## Your goal:
Without the images, write out the entries word for word.

## Available data:

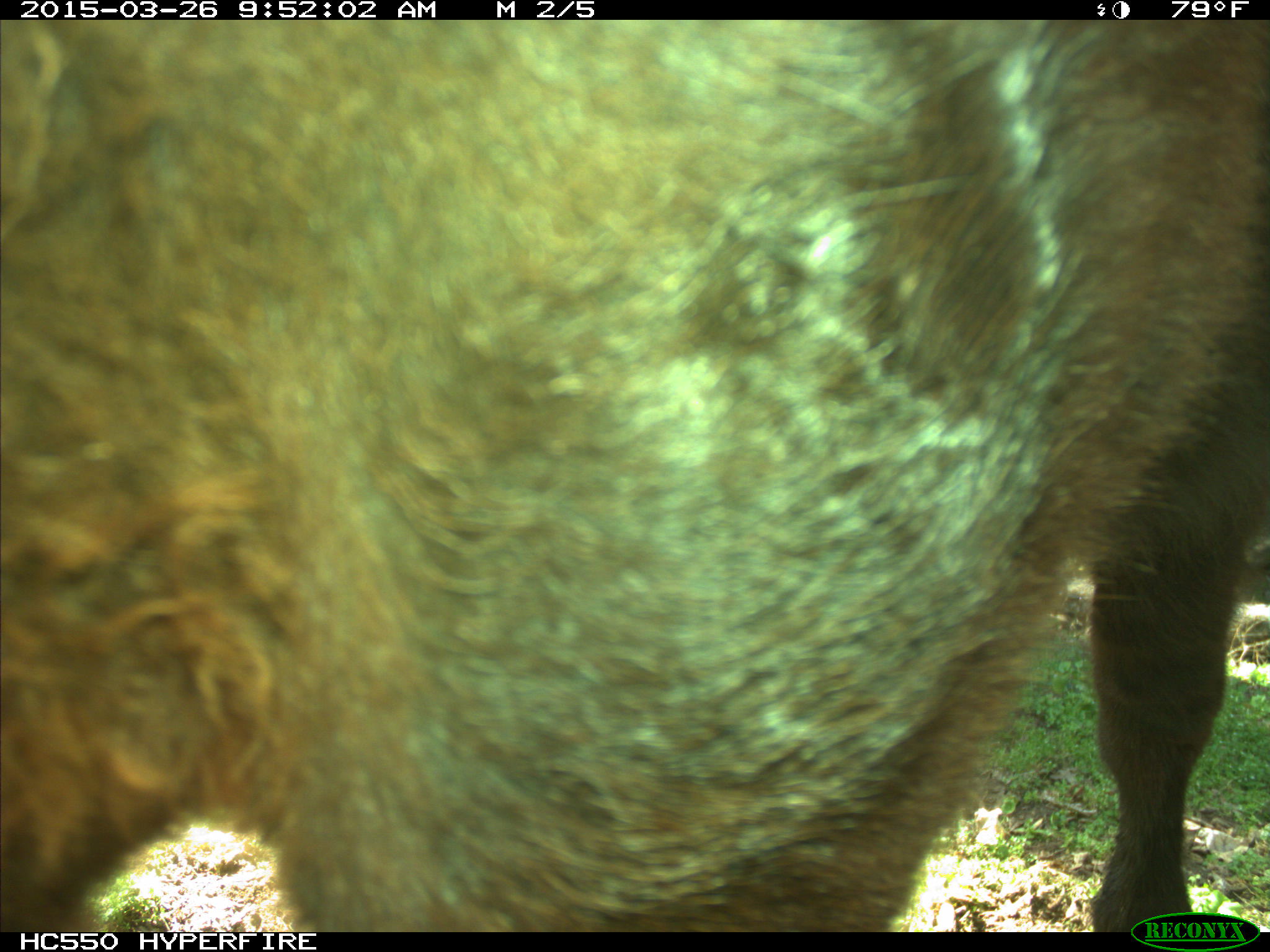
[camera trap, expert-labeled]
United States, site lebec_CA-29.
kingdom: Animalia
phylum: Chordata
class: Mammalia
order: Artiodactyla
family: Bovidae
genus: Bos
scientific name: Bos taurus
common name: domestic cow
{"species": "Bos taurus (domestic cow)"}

## Your solution:
[camera trap, expert-labeled]
United States, site lebec_CA-29.
kingdom: Animalia
phylum: Chordata
class: Mammalia
order: Artiodactyla
family: Bovidae
genus: Bos
scientific name: Bos taurus
common name: domestic cow
{"species": "Bos taurus (domestic cow)"}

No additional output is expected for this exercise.